United States v. Lewis Pate

754 F.3d 550 | 8th Cir. | 2014

Before RILEY, Chief Judge, COLLOTON and KELLY, Circuit Judges.

____________ RILEY, Chief Judge. Minnesota federal jurors convicted Lewis Pate of being a felon in possession [1] of a firearm, and the district court sentenced him pursuant to the Armed Career Criminal Act (ACCA), 18 U.S.C. § 924(e), to serve 200 months in prison. In this appeal, Pate challenges (1) his conviction, arguing insufficiency of the evidence; and (2) his sentence, asserting a Minnesota conviction for fleeing a police officer in a motor vehicle, see Minn. Stat. § 609.487, subd. 3, is not a violent felony within the meaning of the ACCA’s residual clause.

Since the parties filed their original briefs, the Supreme Court issued an intervening ACCA decision in Descamps v. United States, 570 U.S. ___, 133 S. Ct. 2276 (2013), and we requested supplemental briefing to address the applicability of Descamps to this case. Suggesting Minn. Stat. § 609.487, subd. 3, is textually indivisible under Descamps, Pate maintains his Minnesota motor vehicle flight convictions are no longer violent felonies. After careful review, we conclude Descamps does not alter our earlier holding that fleeing a police officer in a motor vehicle in violation of Minn. Stat. § 609.487, subd. 3, qualifies under the ACCA’s residual clause, see United States v. Bartel, 698 F.3d 658, 662 (8th Cir. 2012). Accordingly, we affirm.
======
Exercise instructions: According to the court opinion, how long a prison term did the district court impose on Lewis Pate?

Dataset content:
======
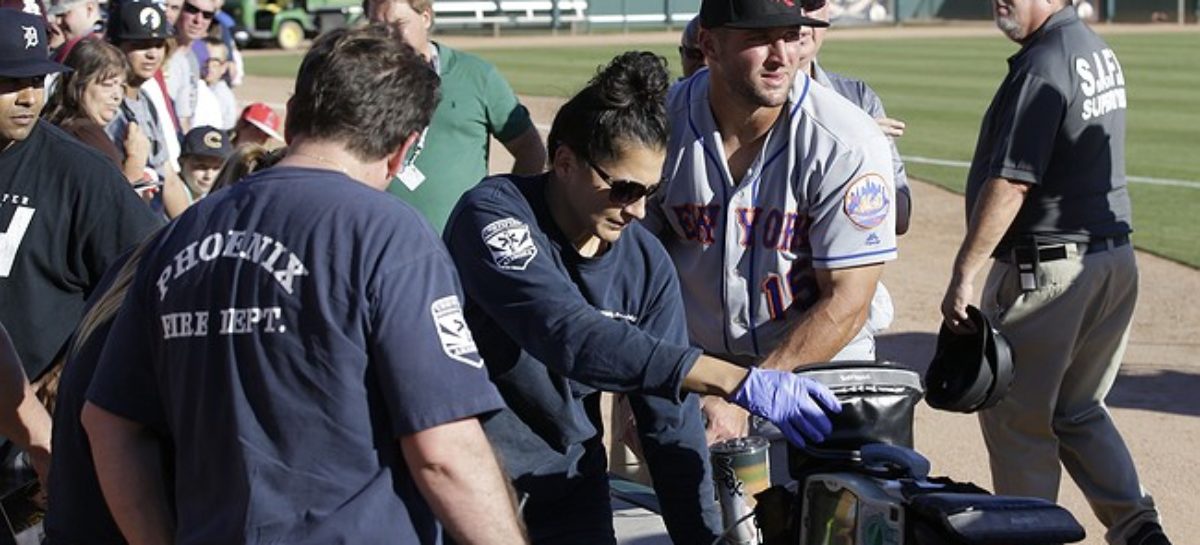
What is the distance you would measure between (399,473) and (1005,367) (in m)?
======
Result of this task: 200 months